(Task inputs)
________________________
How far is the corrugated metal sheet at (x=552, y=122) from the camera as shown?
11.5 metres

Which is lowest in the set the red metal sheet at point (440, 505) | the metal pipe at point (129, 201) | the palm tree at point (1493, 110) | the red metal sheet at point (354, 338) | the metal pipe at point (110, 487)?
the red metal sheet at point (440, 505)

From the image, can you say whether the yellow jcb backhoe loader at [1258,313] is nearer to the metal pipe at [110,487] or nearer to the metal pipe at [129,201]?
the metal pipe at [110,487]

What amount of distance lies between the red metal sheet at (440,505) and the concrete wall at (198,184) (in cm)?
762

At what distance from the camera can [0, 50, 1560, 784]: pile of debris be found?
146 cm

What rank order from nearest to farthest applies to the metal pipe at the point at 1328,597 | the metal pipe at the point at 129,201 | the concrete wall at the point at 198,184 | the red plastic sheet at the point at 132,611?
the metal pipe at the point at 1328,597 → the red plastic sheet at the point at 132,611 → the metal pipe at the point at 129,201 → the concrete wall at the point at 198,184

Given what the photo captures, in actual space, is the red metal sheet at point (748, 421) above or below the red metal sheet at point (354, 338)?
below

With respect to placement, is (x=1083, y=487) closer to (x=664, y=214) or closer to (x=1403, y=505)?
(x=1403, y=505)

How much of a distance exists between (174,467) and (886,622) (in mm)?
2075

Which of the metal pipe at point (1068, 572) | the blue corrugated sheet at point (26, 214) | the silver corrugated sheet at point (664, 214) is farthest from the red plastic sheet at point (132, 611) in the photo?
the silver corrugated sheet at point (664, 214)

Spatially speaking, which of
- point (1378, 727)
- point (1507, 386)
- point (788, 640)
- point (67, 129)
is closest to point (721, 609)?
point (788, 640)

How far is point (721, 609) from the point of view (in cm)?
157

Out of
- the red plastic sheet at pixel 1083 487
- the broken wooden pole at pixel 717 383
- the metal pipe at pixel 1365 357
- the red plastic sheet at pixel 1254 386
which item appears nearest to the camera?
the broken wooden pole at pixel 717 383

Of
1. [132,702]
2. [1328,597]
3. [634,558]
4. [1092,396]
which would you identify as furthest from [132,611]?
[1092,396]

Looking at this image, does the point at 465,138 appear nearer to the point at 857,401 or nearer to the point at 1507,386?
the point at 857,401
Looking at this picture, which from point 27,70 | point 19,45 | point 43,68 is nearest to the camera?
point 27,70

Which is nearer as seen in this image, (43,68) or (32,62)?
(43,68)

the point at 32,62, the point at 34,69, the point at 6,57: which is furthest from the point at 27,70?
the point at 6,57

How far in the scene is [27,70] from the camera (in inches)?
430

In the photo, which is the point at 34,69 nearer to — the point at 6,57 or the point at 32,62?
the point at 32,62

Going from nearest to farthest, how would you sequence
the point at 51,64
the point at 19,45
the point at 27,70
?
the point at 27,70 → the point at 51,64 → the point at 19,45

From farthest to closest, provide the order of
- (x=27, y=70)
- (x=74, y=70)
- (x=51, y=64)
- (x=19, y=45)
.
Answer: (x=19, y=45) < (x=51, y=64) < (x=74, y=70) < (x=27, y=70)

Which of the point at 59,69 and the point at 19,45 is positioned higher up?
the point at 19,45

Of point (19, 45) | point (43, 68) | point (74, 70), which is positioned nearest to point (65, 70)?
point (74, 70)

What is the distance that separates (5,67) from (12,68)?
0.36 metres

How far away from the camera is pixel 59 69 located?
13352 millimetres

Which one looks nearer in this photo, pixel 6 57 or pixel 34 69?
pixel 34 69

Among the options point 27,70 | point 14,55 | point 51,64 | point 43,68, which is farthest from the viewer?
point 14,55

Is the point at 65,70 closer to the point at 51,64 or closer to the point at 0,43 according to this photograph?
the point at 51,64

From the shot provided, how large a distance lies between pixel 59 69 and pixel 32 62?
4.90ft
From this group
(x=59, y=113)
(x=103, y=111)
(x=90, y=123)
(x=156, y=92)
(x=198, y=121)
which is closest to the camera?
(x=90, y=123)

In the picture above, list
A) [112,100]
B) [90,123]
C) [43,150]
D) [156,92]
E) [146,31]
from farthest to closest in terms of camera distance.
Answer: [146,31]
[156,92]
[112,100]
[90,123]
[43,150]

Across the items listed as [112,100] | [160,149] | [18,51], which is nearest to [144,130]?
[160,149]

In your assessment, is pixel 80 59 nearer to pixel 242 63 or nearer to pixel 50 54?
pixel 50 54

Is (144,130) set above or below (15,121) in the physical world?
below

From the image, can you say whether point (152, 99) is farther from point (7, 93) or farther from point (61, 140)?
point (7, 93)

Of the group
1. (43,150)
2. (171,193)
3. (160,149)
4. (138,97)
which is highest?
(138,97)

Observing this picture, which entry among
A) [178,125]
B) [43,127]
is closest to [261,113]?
________________________
(Task prompt) Format every line of the listing above as a JSON list of strings, one string per line, leaving out the blank lines.

(Solved exercise)
[
  "How far is the corrugated metal sheet at (x=552, y=122) from the camera as shown?",
  "11.5 metres",
  "Which is lowest in the set the red metal sheet at point (440, 505) | the metal pipe at point (129, 201) | the palm tree at point (1493, 110) | the red metal sheet at point (354, 338) | the metal pipe at point (110, 487)?",
  "the red metal sheet at point (440, 505)",
  "From the image, can you say whether the yellow jcb backhoe loader at [1258,313] is nearer to the metal pipe at [110,487] or nearer to the metal pipe at [129,201]?",
  "the metal pipe at [110,487]",
  "What amount of distance lies between the red metal sheet at (440,505) and the concrete wall at (198,184) (in cm)?",
  "762",
  "At what distance from the camera can [0, 50, 1560, 784]: pile of debris be found?",
  "146 cm",
  "What rank order from nearest to farthest applies to the metal pipe at the point at 1328,597 | the metal pipe at the point at 129,201 | the concrete wall at the point at 198,184 | the red plastic sheet at the point at 132,611?",
  "the metal pipe at the point at 1328,597 → the red plastic sheet at the point at 132,611 → the metal pipe at the point at 129,201 → the concrete wall at the point at 198,184",
  "Given what the photo captures, in actual space, is the red metal sheet at point (748, 421) above or below the red metal sheet at point (354, 338)?",
  "below",
  "With respect to placement, is (x=1083, y=487) closer to (x=664, y=214) or closer to (x=1403, y=505)?",
  "(x=1403, y=505)",
  "How much of a distance exists between (174,467) and (886,622) (in mm)?",
  "2075",
  "Which of the metal pipe at point (1068, 572) | the blue corrugated sheet at point (26, 214) | the silver corrugated sheet at point (664, 214) is farthest from the red plastic sheet at point (132, 611) in the photo?",
  "the silver corrugated sheet at point (664, 214)",
  "Spatially speaking, which of",
  "- point (1378, 727)",
  "- point (1507, 386)",
  "- point (788, 640)",
  "- point (67, 129)",
  "is closest to point (721, 609)?",
  "point (788, 640)",
  "How far is point (721, 609) from the point of view (in cm)?",
  "157",
  "Out of",
  "- the red plastic sheet at pixel 1083 487",
  "- the broken wooden pole at pixel 717 383",
  "- the metal pipe at pixel 1365 357",
  "- the red plastic sheet at pixel 1254 386",
  "which item appears nearest to the camera?",
  "the broken wooden pole at pixel 717 383",
  "Of",
  "1. [132,702]",
  "2. [1328,597]",
  "3. [634,558]",
  "4. [1092,396]",
  "which would you identify as furthest from [132,611]?",
  "[1092,396]",
  "Looking at this image, does the point at 465,138 appear nearer to the point at 857,401 or nearer to the point at 1507,386?",
  "the point at 857,401",
  "Looking at this picture, which from point 27,70 | point 19,45 | point 43,68 is nearest to the camera?",
  "point 27,70",
  "Which is nearer as seen in this image, (43,68) or (32,62)?",
  "(43,68)",
  "the point at 32,62, the point at 34,69, the point at 6,57: which is furthest from the point at 27,70?",
  "the point at 6,57",
  "How far in the scene is [27,70] from the camera (in inches)?",
  "430",
  "In the photo, which is the point at 34,69 nearer to — the point at 6,57 or the point at 32,62?",
  "the point at 32,62",
  "Going from nearest to farthest, how would you sequence",
  "the point at 51,64",
  "the point at 19,45",
  "the point at 27,70",
  "?",
  "the point at 27,70 → the point at 51,64 → the point at 19,45",
  "From farthest to closest, provide the order of",
  "- (x=27, y=70)",
  "- (x=74, y=70)",
  "- (x=51, y=64)",
  "- (x=19, y=45)",
  ".",
  "Answer: (x=19, y=45) < (x=51, y=64) < (x=74, y=70) < (x=27, y=70)",
  "Which of the point at 59,69 and the point at 19,45 is positioned higher up?",
  "the point at 19,45",
  "Of point (19, 45) | point (43, 68) | point (74, 70), which is positioned nearest to point (65, 70)?",
  "point (74, 70)",
  "What is the distance that separates (5,67) from (12,68)?",
  "0.36 metres",
  "How far away from the camera is pixel 59 69 located?",
  "13352 millimetres",
  "Which one looks nearer in this photo, pixel 6 57 or pixel 34 69?",
  "pixel 34 69",
  "Among the options point 27,70 | point 14,55 | point 51,64 | point 43,68, which is farthest from the viewer?",
  "point 14,55",
  "Is the point at 65,70 closer to the point at 51,64 or closer to the point at 0,43 according to this photograph?",
  "the point at 51,64",
  "From the shot provided, how large a distance lies between pixel 59 69 and pixel 32 62?",
  "4.90ft",
  "From this group",
  "(x=59, y=113)",
  "(x=103, y=111)",
  "(x=90, y=123)",
  "(x=156, y=92)",
  "(x=198, y=121)",
  "which is closest to the camera?",
  "(x=90, y=123)",
  "In the picture above, list",
  "A) [112,100]",
  "B) [90,123]",
  "C) [43,150]",
  "D) [156,92]",
  "E) [146,31]",
  "from farthest to closest in terms of camera distance.",
  "Answer: [146,31]",
  "[156,92]",
  "[112,100]",
  "[90,123]",
  "[43,150]",
  "Across the items listed as [112,100] | [160,149] | [18,51], which is nearest to [144,130]?",
  "[160,149]",
  "In your assessment, is pixel 80 59 nearer to pixel 242 63 or nearer to pixel 50 54?",
  "pixel 50 54",
  "Is (144,130) set above or below (15,121) in the physical world?",
  "below",
  "From the image, can you say whether point (152, 99) is farther from point (7, 93) or farther from point (61, 140)?",
  "point (7, 93)",
  "Of the group",
  "1. (43,150)",
  "2. (171,193)",
  "3. (160,149)",
  "4. (138,97)",
  "which is highest?",
  "(138,97)",
  "Observing this picture, which entry among",
  "A) [178,125]",
  "B) [43,127]",
  "is closest to [261,113]?"
]